Well, if that’s the case, then we have to ask ourselves, what does love really mean? The last time I checked, love was more than a feeling of liking the person (although that is part of it), it also involved a commitment to the person. For love really to be love, it means that we must be willing to be committed to the person. We must be committed to loving them through their limitations and weaknesses. We must be committed to the person whether or not we like them in the moment and whether or not they make us feel good.
This is where the rubber meets the road. Dear reader, you might be thinking that this kind of love is ideal and impossible. You live in the real world, and this kind of love is good only for saints and children’s stories. But I’d like to suggest that we not write off this kind of love so quickly. I believe that it is only when we love people through the difficult times that we really begin to understand what love means. Love that only loves when the other person makes us feel good or does what we want is nothing more than self-love. This kind of love says, “I love me so much that I'll love you only when you make me happy."
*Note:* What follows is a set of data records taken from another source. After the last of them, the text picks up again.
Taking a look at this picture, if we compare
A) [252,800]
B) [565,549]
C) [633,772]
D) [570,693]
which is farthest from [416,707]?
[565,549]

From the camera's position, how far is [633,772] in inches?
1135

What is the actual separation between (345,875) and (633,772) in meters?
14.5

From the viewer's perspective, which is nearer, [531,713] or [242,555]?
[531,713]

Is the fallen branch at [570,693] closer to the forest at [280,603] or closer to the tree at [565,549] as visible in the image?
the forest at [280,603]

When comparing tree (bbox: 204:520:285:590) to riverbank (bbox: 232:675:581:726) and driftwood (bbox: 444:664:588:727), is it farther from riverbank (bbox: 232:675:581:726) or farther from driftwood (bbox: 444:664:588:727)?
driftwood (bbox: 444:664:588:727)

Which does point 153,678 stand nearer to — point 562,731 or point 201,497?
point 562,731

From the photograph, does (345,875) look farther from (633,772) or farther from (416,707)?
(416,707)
Regrettably, this is often the kind of love that characterizes marriages today. We say nice things to our spouse during the wedding ceremony, but we only mean them as long as we stay happy in the relationship. The moment we “fall out of love”, which is just code for, “you don’t make me happy anymore” or “I’m bored and selfish”, and then we make plans to move on to the next relationship.
Maybe it’s time for a revolution of commitment in our relationships. Whether it’s your marriage, your relatives or your closest friends, maybe we need to raise our understanding of what love means. So the next time you find yourself wanting to run away because the going gets tough, you stick in and fight for that which is important—your relationships. You and I have to be willing to fight for what matters. Maybe it’s true that the best lovers are the best fighters.